- _TASK INPUTS_:
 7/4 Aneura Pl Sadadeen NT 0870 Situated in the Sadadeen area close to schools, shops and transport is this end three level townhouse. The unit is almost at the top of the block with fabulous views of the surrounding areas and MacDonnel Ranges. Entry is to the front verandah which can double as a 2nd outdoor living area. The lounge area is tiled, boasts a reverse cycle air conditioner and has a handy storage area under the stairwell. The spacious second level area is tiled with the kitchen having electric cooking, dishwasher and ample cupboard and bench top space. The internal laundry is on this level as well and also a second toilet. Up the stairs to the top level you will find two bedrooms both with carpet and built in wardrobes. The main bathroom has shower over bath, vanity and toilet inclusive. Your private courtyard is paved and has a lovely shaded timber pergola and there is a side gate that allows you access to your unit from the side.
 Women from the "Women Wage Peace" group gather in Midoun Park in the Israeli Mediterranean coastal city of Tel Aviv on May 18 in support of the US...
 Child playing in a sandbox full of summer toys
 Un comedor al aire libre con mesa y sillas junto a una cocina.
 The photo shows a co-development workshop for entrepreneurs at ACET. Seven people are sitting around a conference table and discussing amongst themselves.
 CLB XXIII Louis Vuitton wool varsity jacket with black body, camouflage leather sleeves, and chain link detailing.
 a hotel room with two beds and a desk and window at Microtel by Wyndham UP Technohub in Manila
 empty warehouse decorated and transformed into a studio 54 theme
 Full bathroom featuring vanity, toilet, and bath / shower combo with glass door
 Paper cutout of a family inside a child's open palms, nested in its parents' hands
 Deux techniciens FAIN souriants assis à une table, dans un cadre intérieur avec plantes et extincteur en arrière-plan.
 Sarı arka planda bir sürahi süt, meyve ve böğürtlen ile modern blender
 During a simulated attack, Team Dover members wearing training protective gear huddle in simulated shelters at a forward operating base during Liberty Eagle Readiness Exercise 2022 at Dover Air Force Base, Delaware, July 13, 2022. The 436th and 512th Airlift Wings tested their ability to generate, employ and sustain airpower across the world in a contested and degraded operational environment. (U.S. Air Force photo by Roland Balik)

- _EXERCISE AIM_:
For every line in the data above that has the string "table", return that line.

- _EXERCISE OUTPUT_:
 The photo shows a co-development workshop for entrepreneurs at ACET. Seven people are sitting around a conference table and discussing amongst themselves.
 Deux techniciens FAIN souriants assis à une table, dans un cadre intérieur avec plantes et extincteur en arrière-plan.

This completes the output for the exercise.